Согласуются ли с текстом о национальной идее следующие утверждения? Для каждого ответьте «да» или «нет» и дословно приведите слова текста, которые это решают.
1. Философский диспут о вселенском предназначении России продолжался несколько десятилетий.
2. В наши дни поиски национальной идеи ведутся главным образом в философии и литературе.
3. Ученым и политикам удалось дать национальной идее точное определение.

_Показанный текст_:
+++++
Однако, хотя в конце XIX в. столь изящно-иррациональная формула была самодостаточна и даже вызвала к жизни философский диспут о вселенском предназначении России, длившийся несколько десятилетий, вскоре в истории наступила новая эпоха, вызванная революцией 1917 г., и всех диспутантов, невзирая на их взгляды, выставили за пределы этой самой России. Спустя век, т. е. в наши дни, поиски национальной идеи переместились из сферы философии и литературы в сферу политики, экономики и тесно связанных с ними межнациональных отношений. Теперь ученые и политики ищут ее составляющие компоненты, но национальная идея продолжает ускользать от точных определений. Из множества высказываний на эту тему приведу для примера два определения, данные одно – ученым, другое – политиком.
+++++
_Извлечённые данные_:
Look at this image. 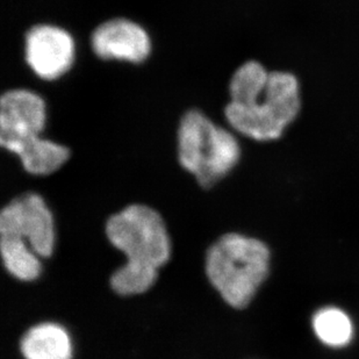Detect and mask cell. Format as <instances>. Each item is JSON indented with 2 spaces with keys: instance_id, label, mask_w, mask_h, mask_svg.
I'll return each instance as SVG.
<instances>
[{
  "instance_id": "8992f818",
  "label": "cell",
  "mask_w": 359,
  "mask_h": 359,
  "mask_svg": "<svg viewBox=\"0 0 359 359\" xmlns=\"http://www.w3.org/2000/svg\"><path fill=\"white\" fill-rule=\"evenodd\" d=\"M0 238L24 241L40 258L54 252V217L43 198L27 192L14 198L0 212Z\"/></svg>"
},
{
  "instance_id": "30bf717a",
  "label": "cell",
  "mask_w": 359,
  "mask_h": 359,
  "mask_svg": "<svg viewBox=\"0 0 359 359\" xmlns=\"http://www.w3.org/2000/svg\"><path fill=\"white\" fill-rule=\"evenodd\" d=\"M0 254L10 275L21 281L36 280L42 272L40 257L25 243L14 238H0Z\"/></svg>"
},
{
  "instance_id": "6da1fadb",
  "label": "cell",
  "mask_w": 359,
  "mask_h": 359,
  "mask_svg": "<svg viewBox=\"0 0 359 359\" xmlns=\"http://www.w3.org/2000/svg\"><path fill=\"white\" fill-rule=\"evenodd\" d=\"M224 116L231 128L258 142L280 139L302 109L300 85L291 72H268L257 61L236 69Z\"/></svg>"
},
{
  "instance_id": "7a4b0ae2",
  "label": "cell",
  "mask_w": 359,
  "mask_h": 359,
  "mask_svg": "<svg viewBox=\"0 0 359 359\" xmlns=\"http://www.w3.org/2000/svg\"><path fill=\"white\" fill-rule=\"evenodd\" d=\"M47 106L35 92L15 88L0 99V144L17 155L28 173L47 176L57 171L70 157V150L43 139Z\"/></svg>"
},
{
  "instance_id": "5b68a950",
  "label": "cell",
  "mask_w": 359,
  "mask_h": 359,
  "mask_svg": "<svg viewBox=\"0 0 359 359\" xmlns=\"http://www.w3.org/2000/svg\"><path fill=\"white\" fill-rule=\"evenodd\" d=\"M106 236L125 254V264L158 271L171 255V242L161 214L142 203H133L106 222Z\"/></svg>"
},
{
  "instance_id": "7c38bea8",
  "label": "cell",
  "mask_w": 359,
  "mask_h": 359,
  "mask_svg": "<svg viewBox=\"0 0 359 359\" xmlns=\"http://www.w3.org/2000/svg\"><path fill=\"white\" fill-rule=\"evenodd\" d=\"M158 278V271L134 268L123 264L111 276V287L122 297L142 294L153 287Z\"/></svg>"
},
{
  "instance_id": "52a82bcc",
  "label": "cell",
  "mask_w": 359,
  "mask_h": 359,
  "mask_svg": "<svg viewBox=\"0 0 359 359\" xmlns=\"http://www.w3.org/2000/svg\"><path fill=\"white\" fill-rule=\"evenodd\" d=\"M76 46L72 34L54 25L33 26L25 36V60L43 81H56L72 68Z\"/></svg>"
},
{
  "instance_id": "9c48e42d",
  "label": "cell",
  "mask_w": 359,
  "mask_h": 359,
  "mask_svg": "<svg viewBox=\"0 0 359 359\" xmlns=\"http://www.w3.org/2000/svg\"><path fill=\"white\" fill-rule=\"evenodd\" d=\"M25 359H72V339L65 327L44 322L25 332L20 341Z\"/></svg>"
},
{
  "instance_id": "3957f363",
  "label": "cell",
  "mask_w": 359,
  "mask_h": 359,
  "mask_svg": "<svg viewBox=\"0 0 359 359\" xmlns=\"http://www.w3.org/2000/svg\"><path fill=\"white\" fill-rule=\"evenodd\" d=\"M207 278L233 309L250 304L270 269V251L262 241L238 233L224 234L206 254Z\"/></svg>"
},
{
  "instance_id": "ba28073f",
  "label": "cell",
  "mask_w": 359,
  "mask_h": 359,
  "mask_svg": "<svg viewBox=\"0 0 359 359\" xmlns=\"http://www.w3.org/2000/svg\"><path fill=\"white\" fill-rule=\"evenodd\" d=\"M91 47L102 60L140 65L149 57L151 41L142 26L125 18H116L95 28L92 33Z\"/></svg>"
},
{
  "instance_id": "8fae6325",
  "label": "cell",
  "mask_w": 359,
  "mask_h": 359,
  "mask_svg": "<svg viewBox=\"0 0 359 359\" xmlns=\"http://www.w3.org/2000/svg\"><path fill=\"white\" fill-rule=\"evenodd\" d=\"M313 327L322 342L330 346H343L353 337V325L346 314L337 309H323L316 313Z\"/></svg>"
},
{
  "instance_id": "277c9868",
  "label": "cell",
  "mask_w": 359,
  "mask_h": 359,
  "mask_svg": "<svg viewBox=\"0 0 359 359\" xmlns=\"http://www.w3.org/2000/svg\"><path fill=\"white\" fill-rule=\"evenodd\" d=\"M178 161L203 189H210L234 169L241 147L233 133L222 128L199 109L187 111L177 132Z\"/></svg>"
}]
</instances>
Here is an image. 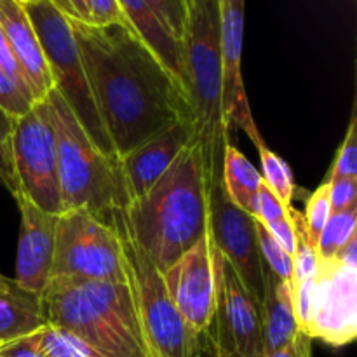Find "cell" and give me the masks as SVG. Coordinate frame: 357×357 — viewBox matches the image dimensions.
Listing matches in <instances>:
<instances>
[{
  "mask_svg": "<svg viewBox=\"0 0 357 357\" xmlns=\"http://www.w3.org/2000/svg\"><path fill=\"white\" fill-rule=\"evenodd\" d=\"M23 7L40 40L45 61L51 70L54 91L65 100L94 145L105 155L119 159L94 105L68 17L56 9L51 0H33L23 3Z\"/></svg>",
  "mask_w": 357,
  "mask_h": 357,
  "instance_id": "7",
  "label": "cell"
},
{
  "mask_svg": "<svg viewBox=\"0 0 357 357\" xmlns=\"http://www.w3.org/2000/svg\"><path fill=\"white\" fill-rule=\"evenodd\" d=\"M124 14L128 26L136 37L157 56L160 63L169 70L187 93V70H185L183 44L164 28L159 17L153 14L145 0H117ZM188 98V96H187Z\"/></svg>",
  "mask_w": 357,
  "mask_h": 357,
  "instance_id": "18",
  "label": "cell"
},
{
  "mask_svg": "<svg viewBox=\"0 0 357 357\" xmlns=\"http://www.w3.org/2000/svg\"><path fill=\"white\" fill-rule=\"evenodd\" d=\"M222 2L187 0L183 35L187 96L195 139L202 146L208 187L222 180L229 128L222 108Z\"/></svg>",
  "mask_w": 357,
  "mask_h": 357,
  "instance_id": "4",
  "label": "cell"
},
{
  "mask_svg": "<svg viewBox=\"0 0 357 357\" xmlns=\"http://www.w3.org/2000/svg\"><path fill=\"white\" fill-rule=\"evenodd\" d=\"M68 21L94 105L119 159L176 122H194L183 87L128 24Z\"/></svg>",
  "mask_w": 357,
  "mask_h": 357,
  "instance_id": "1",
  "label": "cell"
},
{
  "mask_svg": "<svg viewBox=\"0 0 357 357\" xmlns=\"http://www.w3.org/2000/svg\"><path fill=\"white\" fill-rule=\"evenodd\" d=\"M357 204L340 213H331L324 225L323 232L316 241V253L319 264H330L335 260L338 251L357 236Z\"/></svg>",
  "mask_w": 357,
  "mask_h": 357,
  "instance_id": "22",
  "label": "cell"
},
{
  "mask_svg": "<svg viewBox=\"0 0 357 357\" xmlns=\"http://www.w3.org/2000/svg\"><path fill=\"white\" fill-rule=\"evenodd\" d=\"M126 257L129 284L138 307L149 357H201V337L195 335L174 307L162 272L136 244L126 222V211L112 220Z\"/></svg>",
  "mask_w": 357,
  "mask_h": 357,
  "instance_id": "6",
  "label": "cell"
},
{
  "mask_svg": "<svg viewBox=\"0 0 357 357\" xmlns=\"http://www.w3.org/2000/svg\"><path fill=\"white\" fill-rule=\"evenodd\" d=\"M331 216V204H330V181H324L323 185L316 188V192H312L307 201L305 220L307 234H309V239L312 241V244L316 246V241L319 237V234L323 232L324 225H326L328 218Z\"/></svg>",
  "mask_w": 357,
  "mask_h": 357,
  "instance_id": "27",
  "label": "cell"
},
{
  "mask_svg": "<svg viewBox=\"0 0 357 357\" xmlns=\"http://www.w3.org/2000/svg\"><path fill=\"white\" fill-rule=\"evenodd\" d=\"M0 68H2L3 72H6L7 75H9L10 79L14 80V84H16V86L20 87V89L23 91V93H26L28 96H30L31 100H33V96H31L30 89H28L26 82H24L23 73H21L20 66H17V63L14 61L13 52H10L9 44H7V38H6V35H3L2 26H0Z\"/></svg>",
+++++
_Ответ к задаче_:
1. Да: «длившийся несколько десятилетий».
2. Нет: «поиски национальной идеи переместились из сферы философии и литературы в сферу политики, экономики и тесно связанных с ними межнациональных отношений».
3. Нет: «национальная идея продолжает ускользать от точных определений».